A Seoul research team says tiny gold “supraballs” could help solar devices capture much more of the sunlight they currently miss.
Researchers from Korea University and the Korea Institute of Science and Technology (KIST) report that the material absorbed more than 90% of solar wavelengths in simulations and reached about 88.8% average solar absorption when coated onto a commercial thermoelectric generator.
That was nearly double the roughly 45% seen with a conventional gold nanoparticle film, and the coated device produced 2.4 times more power.
Why this solar technology matters
Why does that matter? Because a lot of usable solar energy still slips away. Many nanoparticle-based absorbers perform mainly in the visible range, leaving other wavelengths on the table.
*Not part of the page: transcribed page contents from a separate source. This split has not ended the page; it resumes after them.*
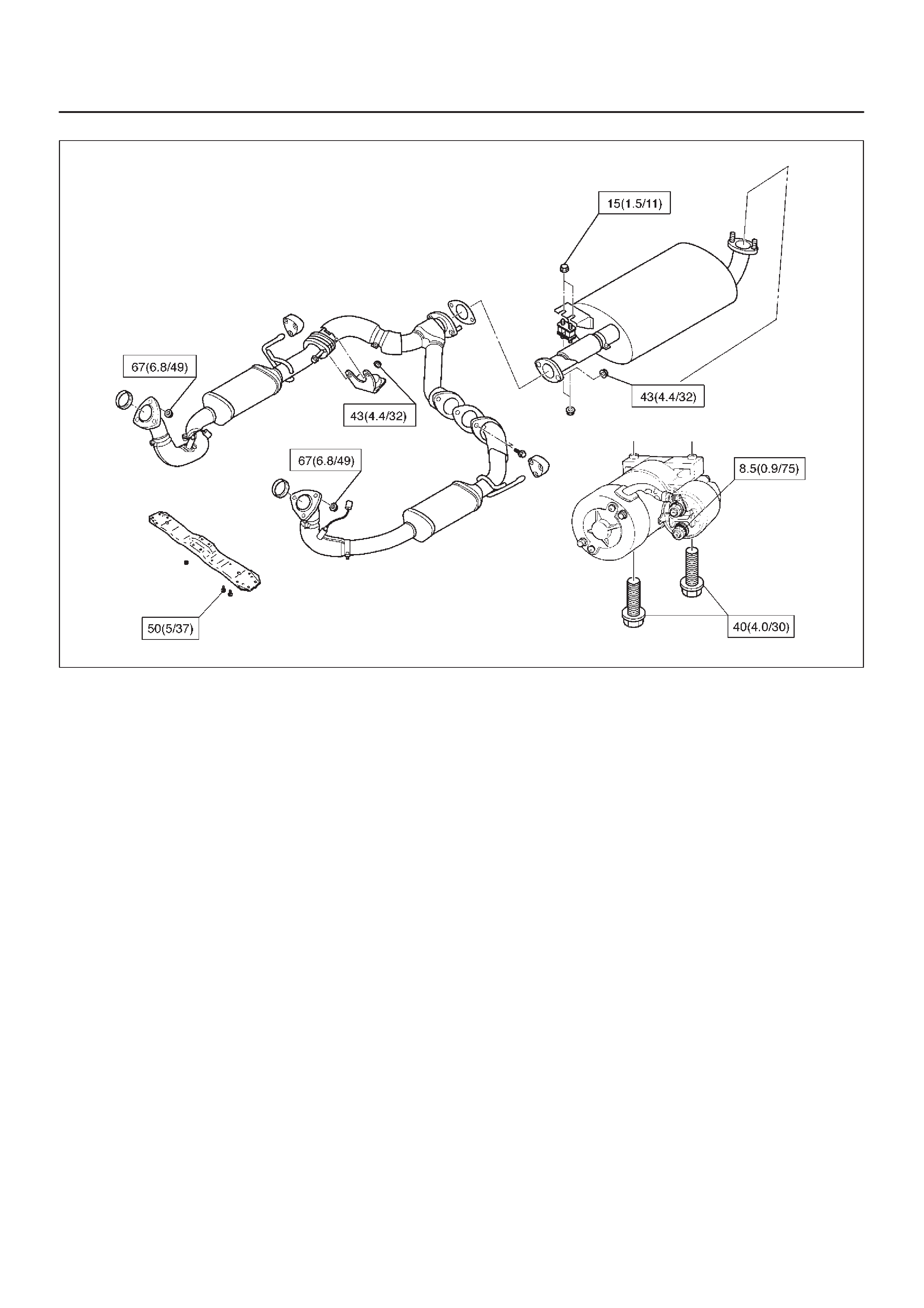 15(1.5/11)

67(6.8/49)

43(4.4/32)

43(4.4/32)

67(6.8/49)

8.5(0.9/75)

50(5/37)

40(4.0/30)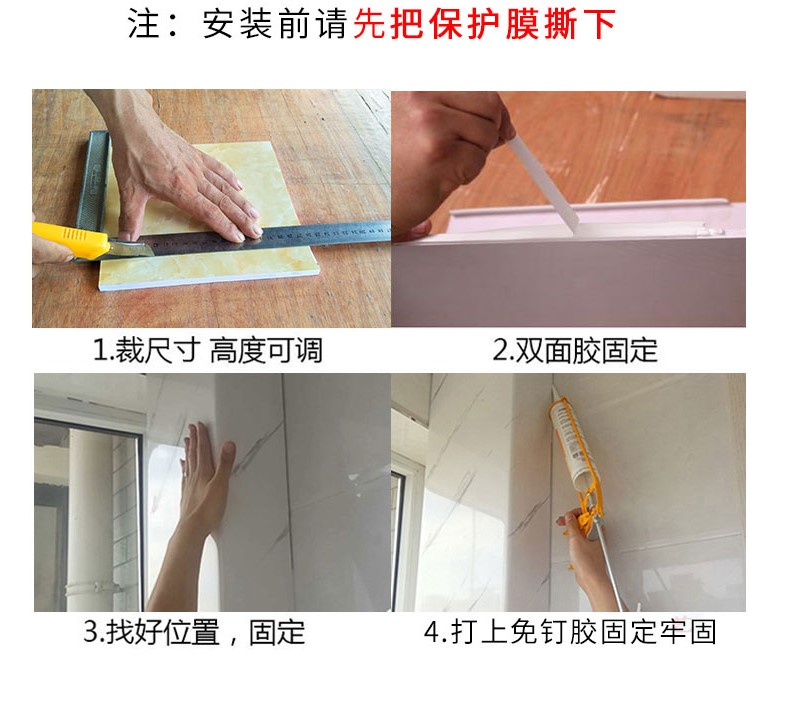 注：安装前请先把保护膜撕下

1.裁尺寸 高度可调

2.双面胶固定

3.找好位置，固定

4.打上免钉胶固定牢固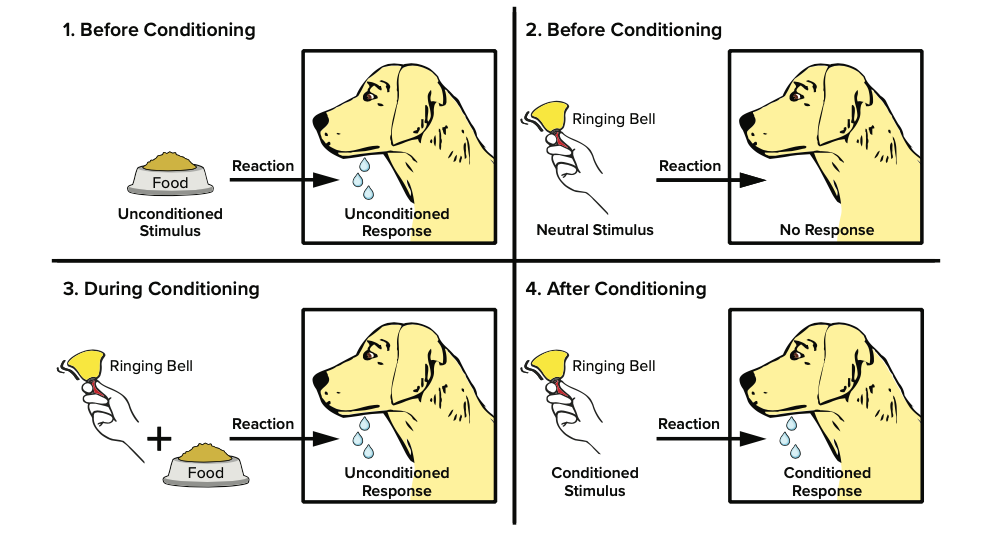 1. Before Conditioning

Food

Unconditioned Stimulus

Reaction

Unconditioned Response

2. Before Conditioning

Ringing Bell

Neutral Stimulus

Reaction

No Response

3. During Conditioning

Ringing Bell

+

Food

Reaction

Unconditioned Response

4. After Conditioning

Ringing Bell

Conditioned Stimulus

Reaction

Conditioned Response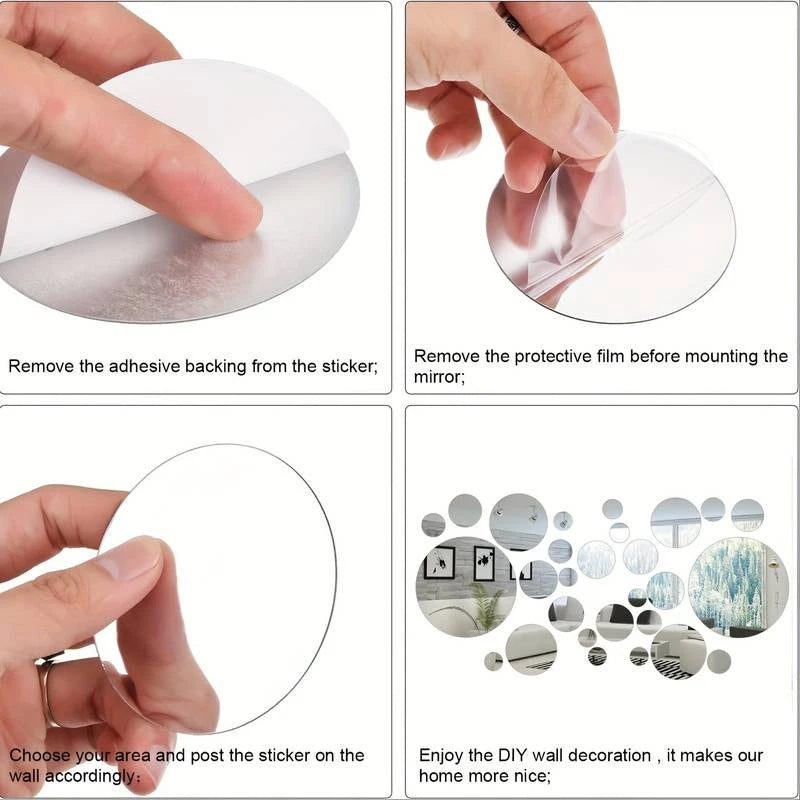 Remove the adhesive backing from the sticker;

Remove the protective film before mounting the mirror;

Choose your area and post the sticker on the wall accordingly;

Enjoy the DIY wall decoration , it makes our home more nice;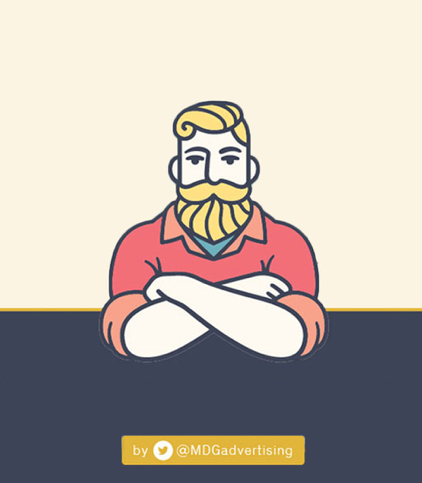 by @MDGadvertising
In practical terms, that means energy that could help power devices or produce heat is simply lost, even as homes and businesses keep chasing lower electric bills. The Seoul team’s approach tries to widen that capture window with a process that works in ordinary room conditions, without clean rooms or extreme temperatures.
The idea is clever, but also surprisingly simple. The gold nanoparticles self-assemble into tiny spheres, and those spheres trap light through several overlapping optical effects. Researchers tuned the size of the spheres, then formed a film by drying a liquid solution directly onto a commercial thermoelectric generator.
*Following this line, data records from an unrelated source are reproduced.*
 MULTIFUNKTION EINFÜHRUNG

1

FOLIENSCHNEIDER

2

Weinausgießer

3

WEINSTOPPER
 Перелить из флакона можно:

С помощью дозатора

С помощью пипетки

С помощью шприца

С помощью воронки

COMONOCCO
That may be the real hook here. The big number grabs attention, sure, but the manufacturing angle is just as important. A material that only works in a pristine lab is one thing. A coating that can be laid down from solution is another.
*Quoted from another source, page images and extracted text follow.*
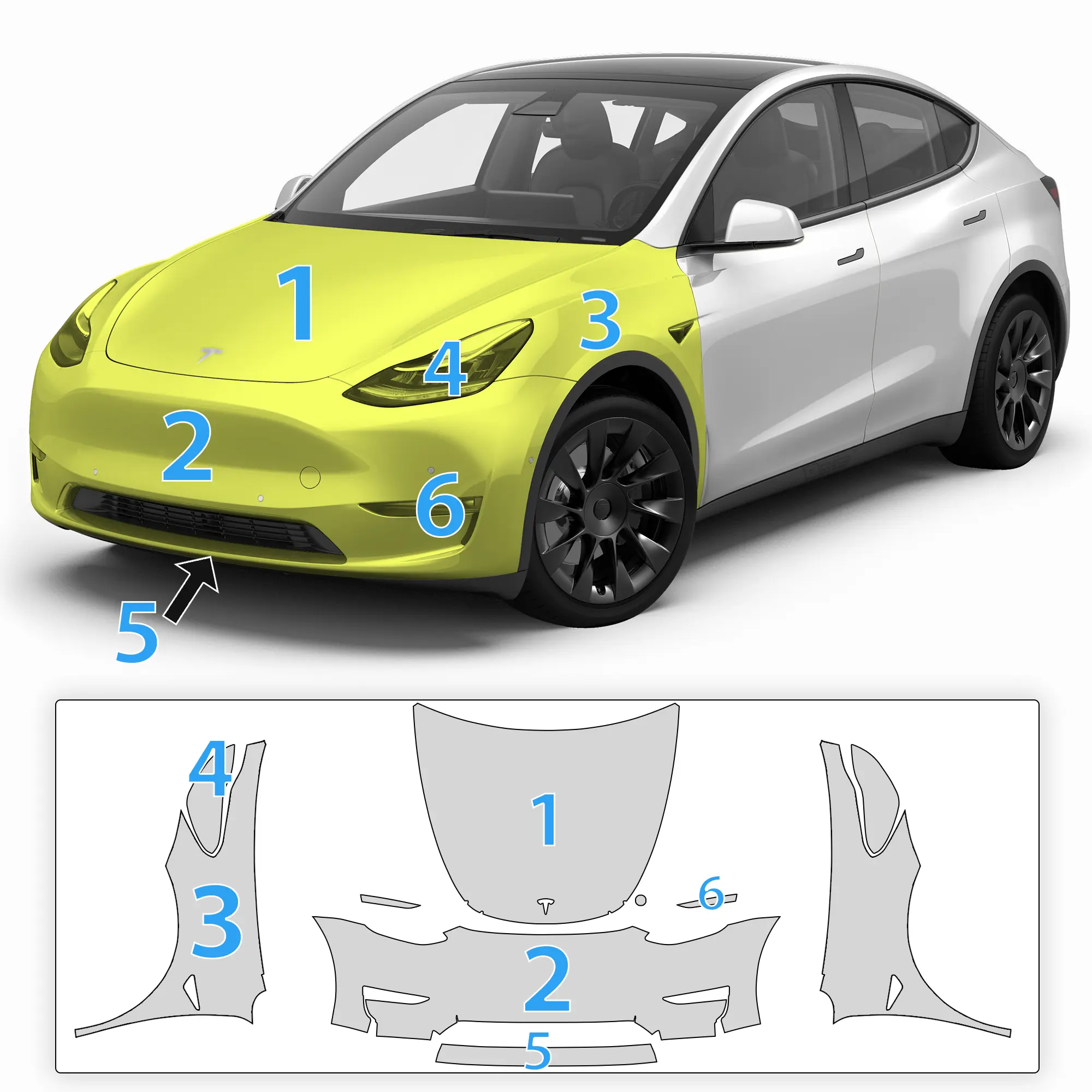 1
3
4
2
6
5

4
1
3
6
2
5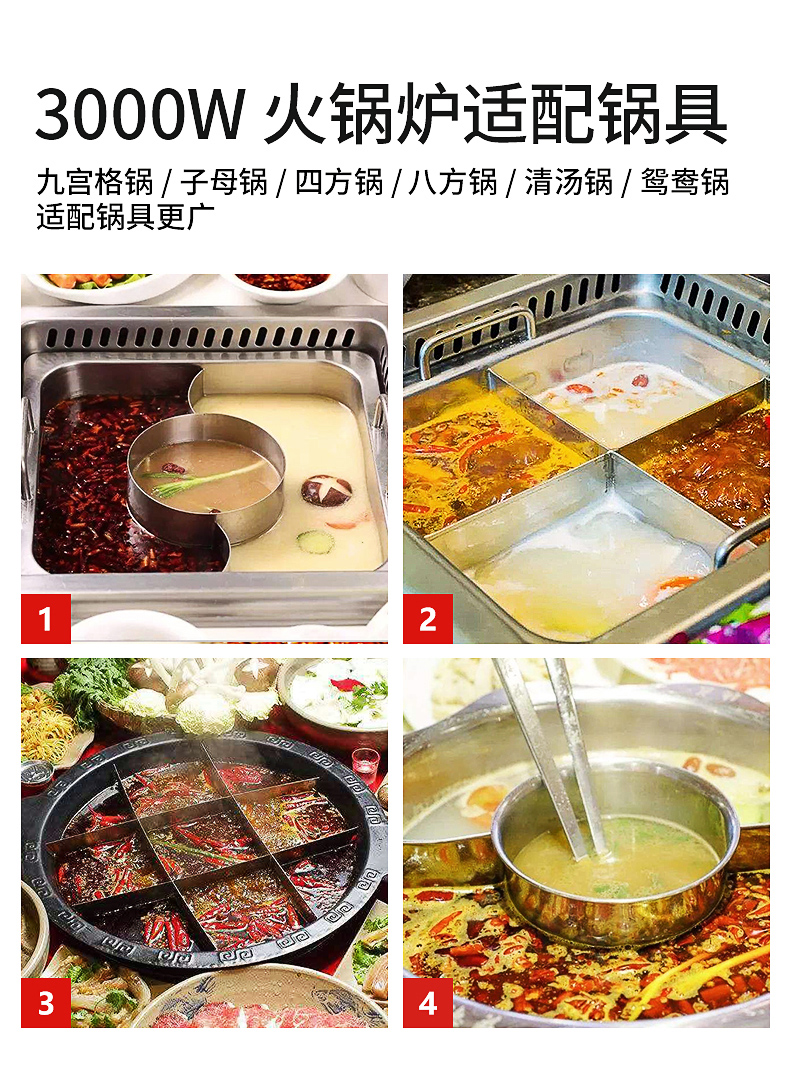 3000W 火锅炉适配锅具

九宫格锅 / 子母锅 / 四方锅 / 八方锅 / 清汤锅 / 鸳鸯锅 适配锅具更广

1

2

3

4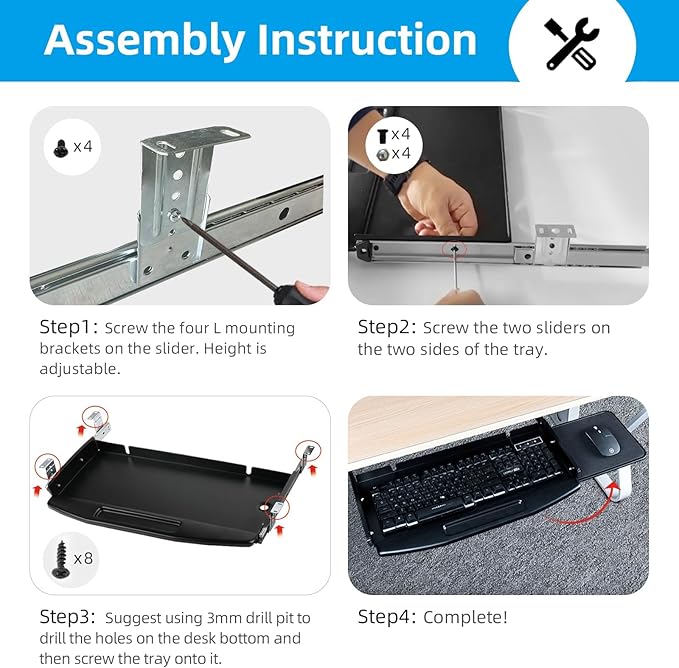 Assembly Instruction

x4

x4
x4

Step1: Screw the four L mounting brackets on the slider. Height is adjustable.

Step2: Screw the two sliders on the two sides of the tray.

x8

Step3: Suggest using 3mm drill pit to drill the holes on the desk bottom and then screw the tray onto it.

Step4: Complete!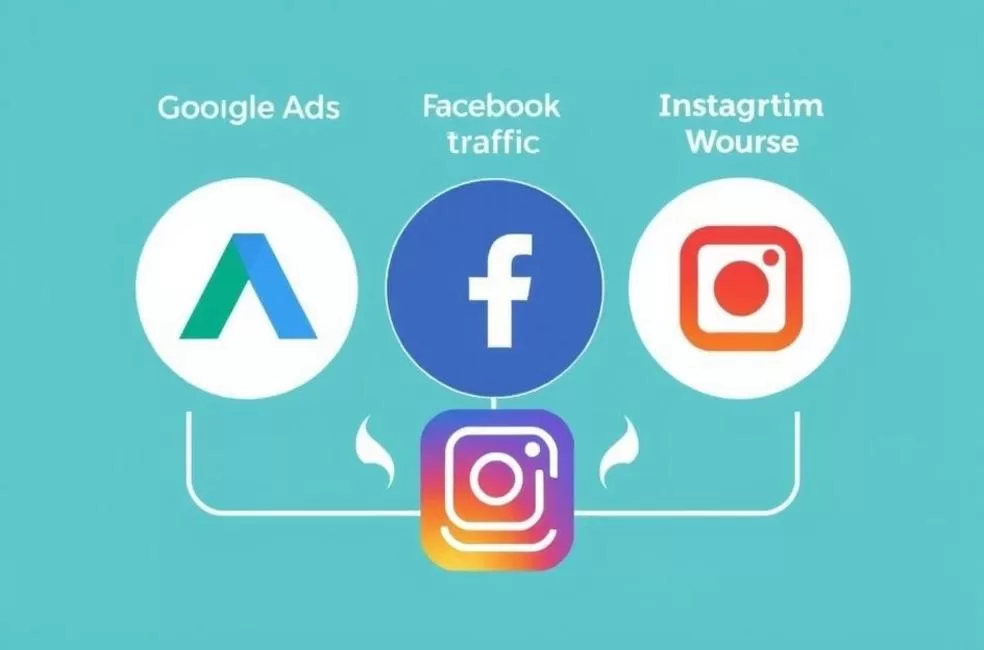 Gooigle Ads

Facebook traffic

Instagrtim Wourse

f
What this means for solar thermal and energy systems
Still, this is not a magic fix for every rooftop panel tomorrow. The demonstration was done on a thermoelectric generator under simulated sunlight, so for the most part this should be seen as an early but promising step toward solar thermal, photothermal, and related energy systems.
As Seungwoo Lee said, “Our plasmonic supraballs offer a simple route to harvesting the full solar spectrum.” If later tests hold up at scale, the payoff could be easy to understand. More of the sun gets used, and less of it goes to waste.
The press release was published by the American Chemical Society.